Ash Wednesday is the first day of Lent. It was established many years ago, the exact date this practice started has been lost. It goes back at least to the 10th Century. History teaches that the reasoning behind it was the Catholic Church realized that many Catholics were not going to confession. They wanted to change that. The reasons why they wanted people to go to confession is debatable. Many scholars say it was for money, others say it was out of concern for the welfare of souls. Personally, I will give them the benefit of the doubt.
Either way, the Catholic Church decided on the first day of Lent to be the one day a year that everyone would be required to go to confession. After confession they will receive an ash Cross on their forehead, this mark on your forehead was a way to distinguish a believer who had gone to confession, and a believer that has not. To remind everyone, they need to go to confession. The ashes come from burned palm branches from palm Sunday the year before, and the use of ash is symbolic of “repenting in sackcloth and ashes”.
Today it has evolved, but this is how it started. The mark on the forehead has become a point of persecution for many people. They act like if you don’t have the cross on your forehead, it means you’re not Christian. Many Christians do not believe in Ash Wednesday, as it lacks any biblical support, and it was started years after the death of the last apostles.
Lent pays tribute to the 40 days that Jesus Christ fasted in preparation for his ministry. Lent is the 40 days leading up to Holy Week, to prepare you a common practice is “giving something up for lent” just like Christ fasted. Often times it is something that is a vice, or a sin. Sometimes it is something that they personally want to give up to be a better or healthier person. My Catholic coworker once gave up sugar and sweets. Many Catholics give up meat for the 40 days of lent. But as soon as lent is over, most of my friends go right back to what they gave up.

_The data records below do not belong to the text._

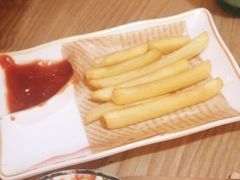 -松野谷·寿喜烧自助(华联顺义金街购物中心店)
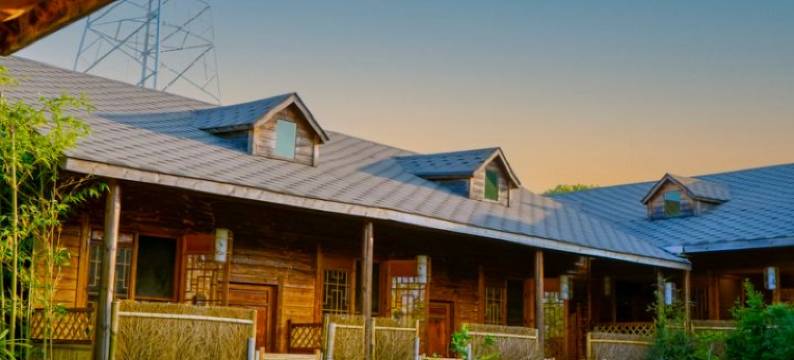 云隐小院民宿图片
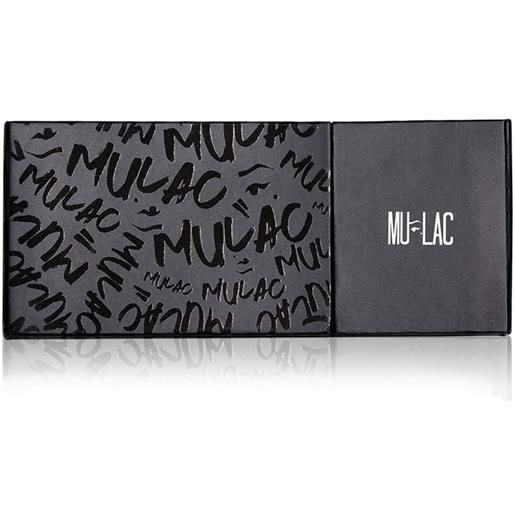 Mulac - One Shot Refill Palette Mini palette vuota con base magnetica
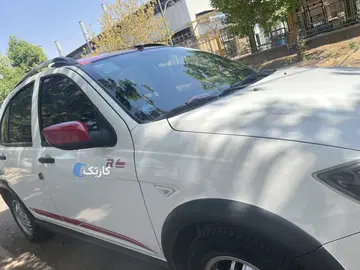 کوییک‏، دنده ای R‏ - تصویر 2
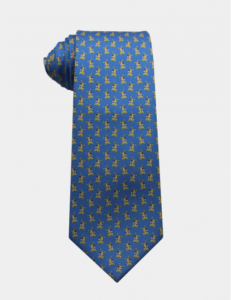 corbata Lester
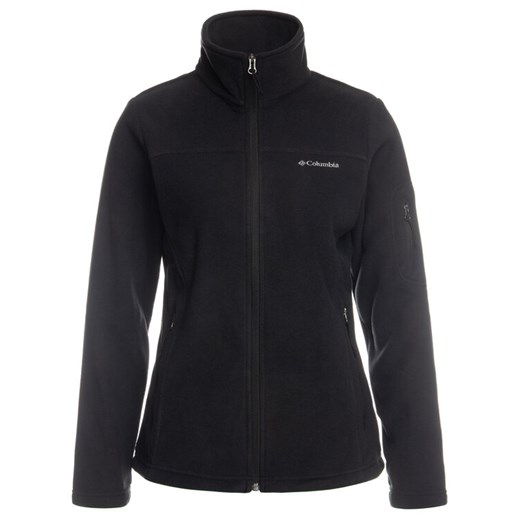 Columbia Polar Fast Trek II 1465351 Czarny Regular Fit Columbia S MODIVO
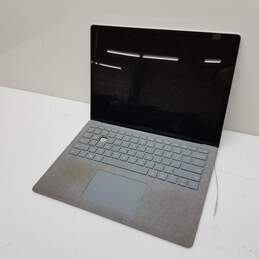 Surface Laptop 13.5in 1782 M3-7Y30 CPU@1.0GHz 4GB RAM 128GB SSD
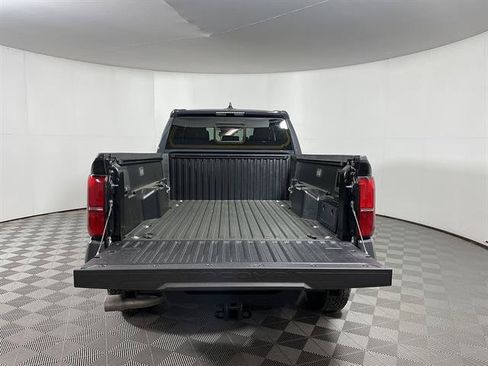 New 2026 Toyota Tacoma TRD Off-Road AWD/4WD image 22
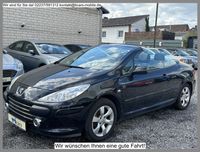 Peugeot 307 CC *Leder,PDC,SHZ,Klimaaut,Garantie* Nordrhein-Westfalen - Kerpen Vorschau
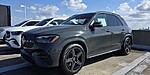 New 2026 MERCEDES-BENZ GLE GLE 450 in NORTH PALM BEACH, FLORIDA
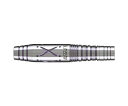 ダイナスティ(Dynasty) A-FLOW BLACK LINE ソフトダーツ バレル アイル2 千葉幸奈選手 モデル 2BA 全長:41.0mm 01-01-800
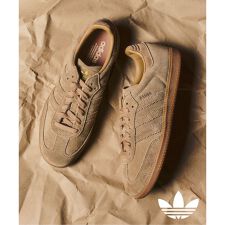 adidas / アディダス SAMBA OG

Lent ends with “Holy Week.” Holy Week is basically the acts of the last week of Christ’s life, Palm Sunday, Good Friday, and Easter Sunday. In some areas, people even reenact those events including the carrying of a cross, and in some areas, they even will crucify someone (normal they just tie them on the cross).
We believe the events of Holy Week happened. But we don’t believe in reacting them as many people do during lent.